◆ **Assignment**: Write the next part of the news article about the abused pit bull Libby, continuing after its final sentence.
Top of Passage shown
ANDERSON, Ind. – The Animal Protection League is hoping a recent case of abuse will be the catalyst for change in city and state law.
On Aug. 23, an 8-year-old pit bull was brought to the league after it was found on the side of the road. The dog, which the league named Libby, was suffering from starvation, mange, severe arthritis, chipped and cracked teeth, and other injuries as which they identified as the likely result of being overused for breeding.
“I know it’s hard to believe that she looked worse, but she did,” Jennifer Judd said.
Judd is an animal care advocate and on the board of the protection league. After seeing Libby’s condition, she decided to care for the dog.
“I knew that her health wasn’t going to be great, and that if anyone could give her a quiet environment where she could try to get better and have a chance I wanted it to be me,” she said.
Because Libby is in such bad shape, and the medicine that is necessary to treat her pain will likely damage her kidneys, Judd says it’s not a matter of if, but when she’ll need to be euthanized. Judd says all they can do now is manage Libby’s chronic pain.
“This happens all the time. This is not unique, and so we’re just kind of saying enough is enough,” Judd said.
Judd and the Animal Protection League are now on a mission to find Libby’s owner and hold them responsible. At the same time, they’re hoping Libby can be the face of another push to help put an end to what they’re calling the common occurrence of animal abuse in the area.
“We get animals in neglectful states every day. I mean there’s probably ten right now that I can send you out to look at,” Animal Protection League executive director Maleah Stringer said.
Bottom of Passage shown
Top of Given information
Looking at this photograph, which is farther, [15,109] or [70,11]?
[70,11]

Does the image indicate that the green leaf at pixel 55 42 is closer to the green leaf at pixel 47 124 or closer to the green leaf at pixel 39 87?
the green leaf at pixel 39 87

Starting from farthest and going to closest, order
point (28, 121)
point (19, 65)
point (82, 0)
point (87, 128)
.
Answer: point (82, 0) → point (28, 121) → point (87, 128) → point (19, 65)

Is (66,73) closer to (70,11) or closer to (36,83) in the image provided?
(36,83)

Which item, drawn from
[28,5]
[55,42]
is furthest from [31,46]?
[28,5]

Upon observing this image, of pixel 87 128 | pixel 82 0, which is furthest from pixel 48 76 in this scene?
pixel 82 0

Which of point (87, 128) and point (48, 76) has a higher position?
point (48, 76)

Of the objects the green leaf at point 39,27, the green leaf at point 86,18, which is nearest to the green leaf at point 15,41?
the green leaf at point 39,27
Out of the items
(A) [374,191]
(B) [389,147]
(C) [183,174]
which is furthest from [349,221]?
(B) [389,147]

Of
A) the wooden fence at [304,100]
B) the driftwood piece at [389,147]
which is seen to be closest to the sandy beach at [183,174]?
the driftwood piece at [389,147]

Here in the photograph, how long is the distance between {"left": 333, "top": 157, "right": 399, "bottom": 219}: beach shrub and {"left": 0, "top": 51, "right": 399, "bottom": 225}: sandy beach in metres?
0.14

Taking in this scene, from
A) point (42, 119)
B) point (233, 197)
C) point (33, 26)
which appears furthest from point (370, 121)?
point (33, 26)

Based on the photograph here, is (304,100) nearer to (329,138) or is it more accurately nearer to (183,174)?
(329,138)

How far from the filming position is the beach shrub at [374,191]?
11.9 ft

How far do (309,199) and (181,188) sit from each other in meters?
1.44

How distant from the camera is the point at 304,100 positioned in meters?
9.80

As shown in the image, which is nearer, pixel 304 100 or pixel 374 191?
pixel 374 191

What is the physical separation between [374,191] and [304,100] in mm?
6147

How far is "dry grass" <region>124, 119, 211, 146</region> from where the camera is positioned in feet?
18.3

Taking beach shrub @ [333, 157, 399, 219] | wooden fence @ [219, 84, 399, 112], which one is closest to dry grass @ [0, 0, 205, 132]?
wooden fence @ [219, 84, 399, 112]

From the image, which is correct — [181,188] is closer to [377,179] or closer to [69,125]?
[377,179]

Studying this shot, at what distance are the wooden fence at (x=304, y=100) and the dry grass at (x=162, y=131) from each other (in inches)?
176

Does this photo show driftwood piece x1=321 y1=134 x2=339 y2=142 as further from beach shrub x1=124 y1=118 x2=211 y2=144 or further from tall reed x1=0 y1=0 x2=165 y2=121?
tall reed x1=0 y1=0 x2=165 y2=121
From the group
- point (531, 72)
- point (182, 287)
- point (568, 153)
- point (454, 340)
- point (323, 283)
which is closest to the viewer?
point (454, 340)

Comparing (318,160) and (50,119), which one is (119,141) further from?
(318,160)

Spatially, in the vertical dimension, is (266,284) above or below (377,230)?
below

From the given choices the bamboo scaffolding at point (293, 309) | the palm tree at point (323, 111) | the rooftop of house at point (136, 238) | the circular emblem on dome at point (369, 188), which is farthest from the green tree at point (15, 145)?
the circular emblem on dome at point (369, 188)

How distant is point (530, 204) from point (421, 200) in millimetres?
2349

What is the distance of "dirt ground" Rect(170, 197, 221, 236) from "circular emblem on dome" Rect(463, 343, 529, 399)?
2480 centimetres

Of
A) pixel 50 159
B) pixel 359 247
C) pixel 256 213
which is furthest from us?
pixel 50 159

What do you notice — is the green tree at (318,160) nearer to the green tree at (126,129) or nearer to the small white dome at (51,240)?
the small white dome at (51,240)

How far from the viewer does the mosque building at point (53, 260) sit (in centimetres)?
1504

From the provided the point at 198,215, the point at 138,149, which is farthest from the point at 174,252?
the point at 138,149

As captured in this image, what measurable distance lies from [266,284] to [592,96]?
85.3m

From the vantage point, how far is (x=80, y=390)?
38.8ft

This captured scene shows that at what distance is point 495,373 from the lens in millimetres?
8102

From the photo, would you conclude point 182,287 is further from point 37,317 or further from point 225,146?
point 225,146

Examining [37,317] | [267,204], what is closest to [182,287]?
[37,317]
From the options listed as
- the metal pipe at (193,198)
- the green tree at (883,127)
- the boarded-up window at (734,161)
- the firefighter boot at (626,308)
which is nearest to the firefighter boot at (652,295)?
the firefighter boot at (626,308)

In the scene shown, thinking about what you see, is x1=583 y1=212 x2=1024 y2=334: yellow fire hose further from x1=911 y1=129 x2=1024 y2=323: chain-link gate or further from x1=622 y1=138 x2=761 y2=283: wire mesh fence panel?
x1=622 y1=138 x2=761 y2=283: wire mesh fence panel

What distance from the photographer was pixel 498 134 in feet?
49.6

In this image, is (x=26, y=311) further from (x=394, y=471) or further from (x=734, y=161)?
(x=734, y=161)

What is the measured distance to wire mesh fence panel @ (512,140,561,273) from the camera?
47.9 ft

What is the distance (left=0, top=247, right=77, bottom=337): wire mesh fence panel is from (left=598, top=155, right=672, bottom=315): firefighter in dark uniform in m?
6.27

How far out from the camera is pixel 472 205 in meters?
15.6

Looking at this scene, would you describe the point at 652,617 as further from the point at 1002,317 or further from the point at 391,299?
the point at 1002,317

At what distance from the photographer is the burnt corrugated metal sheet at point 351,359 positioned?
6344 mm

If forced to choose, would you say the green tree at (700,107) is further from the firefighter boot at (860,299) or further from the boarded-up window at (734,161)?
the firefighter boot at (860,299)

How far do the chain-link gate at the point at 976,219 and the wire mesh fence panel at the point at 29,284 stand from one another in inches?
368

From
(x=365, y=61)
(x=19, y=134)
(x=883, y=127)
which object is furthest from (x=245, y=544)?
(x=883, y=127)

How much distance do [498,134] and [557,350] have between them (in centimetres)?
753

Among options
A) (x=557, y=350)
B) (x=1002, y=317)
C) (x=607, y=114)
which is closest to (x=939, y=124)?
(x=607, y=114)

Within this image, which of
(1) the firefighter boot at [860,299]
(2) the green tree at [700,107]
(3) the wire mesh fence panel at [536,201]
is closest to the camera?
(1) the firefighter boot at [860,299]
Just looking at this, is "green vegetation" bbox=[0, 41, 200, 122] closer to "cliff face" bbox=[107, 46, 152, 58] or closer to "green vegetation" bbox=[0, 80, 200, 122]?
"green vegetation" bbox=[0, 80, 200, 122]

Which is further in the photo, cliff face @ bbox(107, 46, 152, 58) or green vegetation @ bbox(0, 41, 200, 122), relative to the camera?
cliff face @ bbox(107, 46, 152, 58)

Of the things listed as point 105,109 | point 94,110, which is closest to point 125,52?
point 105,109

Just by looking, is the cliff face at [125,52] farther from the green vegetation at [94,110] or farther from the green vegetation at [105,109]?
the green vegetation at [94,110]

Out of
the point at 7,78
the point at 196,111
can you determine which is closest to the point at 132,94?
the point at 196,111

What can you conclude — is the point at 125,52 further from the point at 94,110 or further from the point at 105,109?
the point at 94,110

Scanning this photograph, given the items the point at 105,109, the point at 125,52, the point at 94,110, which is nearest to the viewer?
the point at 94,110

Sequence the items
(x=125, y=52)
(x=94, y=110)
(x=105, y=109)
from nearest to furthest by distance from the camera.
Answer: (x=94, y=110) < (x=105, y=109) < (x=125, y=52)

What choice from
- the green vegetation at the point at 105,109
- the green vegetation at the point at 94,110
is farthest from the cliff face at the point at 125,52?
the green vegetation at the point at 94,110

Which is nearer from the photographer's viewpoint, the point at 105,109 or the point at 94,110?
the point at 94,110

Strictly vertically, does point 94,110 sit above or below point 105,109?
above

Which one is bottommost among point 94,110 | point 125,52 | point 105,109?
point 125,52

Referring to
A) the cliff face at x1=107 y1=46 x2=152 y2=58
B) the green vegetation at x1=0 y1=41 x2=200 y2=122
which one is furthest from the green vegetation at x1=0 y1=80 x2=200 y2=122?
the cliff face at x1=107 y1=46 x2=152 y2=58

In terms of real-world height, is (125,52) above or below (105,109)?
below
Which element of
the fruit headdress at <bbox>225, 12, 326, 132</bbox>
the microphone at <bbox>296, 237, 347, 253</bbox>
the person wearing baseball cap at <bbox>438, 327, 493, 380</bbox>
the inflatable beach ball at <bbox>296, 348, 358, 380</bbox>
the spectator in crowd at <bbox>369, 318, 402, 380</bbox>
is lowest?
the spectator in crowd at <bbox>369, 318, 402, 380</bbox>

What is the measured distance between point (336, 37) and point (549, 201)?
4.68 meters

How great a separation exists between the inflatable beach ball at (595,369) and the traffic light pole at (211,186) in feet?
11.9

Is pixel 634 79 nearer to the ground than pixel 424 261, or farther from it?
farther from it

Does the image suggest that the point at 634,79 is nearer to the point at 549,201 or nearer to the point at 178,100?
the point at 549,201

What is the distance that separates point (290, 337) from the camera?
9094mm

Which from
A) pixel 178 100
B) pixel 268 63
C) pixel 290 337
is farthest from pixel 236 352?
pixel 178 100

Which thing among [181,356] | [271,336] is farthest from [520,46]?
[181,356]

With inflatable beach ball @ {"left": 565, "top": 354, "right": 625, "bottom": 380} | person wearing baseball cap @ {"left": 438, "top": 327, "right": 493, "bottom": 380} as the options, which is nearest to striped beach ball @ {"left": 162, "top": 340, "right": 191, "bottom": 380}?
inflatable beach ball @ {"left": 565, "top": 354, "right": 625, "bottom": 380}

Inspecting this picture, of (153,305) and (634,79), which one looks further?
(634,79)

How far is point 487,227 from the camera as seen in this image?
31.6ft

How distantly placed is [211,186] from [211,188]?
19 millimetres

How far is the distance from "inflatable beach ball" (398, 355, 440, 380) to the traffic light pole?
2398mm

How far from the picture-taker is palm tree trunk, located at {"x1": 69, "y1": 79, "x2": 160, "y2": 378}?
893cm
Bottom of Given information
◆ **Result of the task**:
According to Stringer, there are many cases of animal abuse and neglect similar to Libby’s. Many of them due to the fact that Anderson is a low income area, and people can make money either breeding or fighting dogs. Stringer says what’s even worse is the fact that current laws and ordinances lack the teeth to do anything about it.
“It has to get prosecuted but there has to be ordinances and state laws in place to allow law enforcement to do their jobs,” she said.
Stringer says proposed ordinance changes are currently being reviewed by the city. Now Stringer, Judd and the Animal Protection League are hoping that drawing attention to cases like that of Libby will help prompt changes.
“You have to wonder how many people saw this dog? How many people saw this dog, saw what was happening to her and thought it was normal? How many children saw this and this this is the way you have pets, this is the way you have dogs? That desensitizes children so is that the next generations you want coming up to run our world?” Stringer said.